#### Data to process
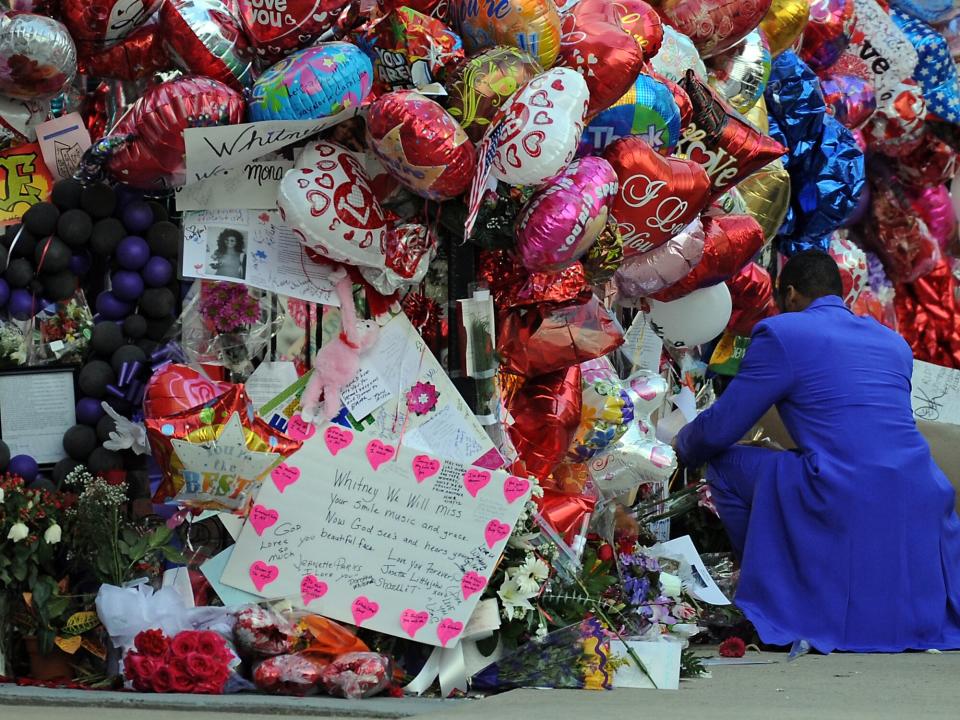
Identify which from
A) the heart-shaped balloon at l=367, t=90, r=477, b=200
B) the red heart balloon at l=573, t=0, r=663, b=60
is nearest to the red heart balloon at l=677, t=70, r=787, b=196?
the red heart balloon at l=573, t=0, r=663, b=60

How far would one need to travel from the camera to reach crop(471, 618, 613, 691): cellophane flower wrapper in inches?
147

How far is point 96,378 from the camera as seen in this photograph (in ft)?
12.6

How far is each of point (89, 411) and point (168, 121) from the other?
0.83m

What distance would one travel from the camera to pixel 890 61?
6430 millimetres

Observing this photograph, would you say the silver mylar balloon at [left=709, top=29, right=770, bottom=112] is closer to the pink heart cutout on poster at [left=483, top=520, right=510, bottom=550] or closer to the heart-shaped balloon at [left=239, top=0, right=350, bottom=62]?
the heart-shaped balloon at [left=239, top=0, right=350, bottom=62]

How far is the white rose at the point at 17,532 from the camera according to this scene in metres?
3.53

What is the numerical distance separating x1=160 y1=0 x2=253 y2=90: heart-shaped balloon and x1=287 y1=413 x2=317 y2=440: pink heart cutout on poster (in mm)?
916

#### Exercise objective
Copy everything word for word, from the line containing "What distance would" down to the end of the items.

#### Response to this exercise
What distance would one travel from the camera to pixel 890 61?
6430 millimetres

Observing this photograph, would you say the silver mylar balloon at [left=709, top=29, right=770, bottom=112] is closer to the pink heart cutout on poster at [left=483, top=520, right=510, bottom=550] or closer to the heart-shaped balloon at [left=239, top=0, right=350, bottom=62]?
the heart-shaped balloon at [left=239, top=0, right=350, bottom=62]

How far is the white rose at the point at 17,532 from the camera according to this scene in metres?
3.53

What is the numerical distance separating x1=160 y1=0 x2=253 y2=90: heart-shaped balloon and x1=287 y1=413 x2=317 y2=440: pink heart cutout on poster (in mm)?
916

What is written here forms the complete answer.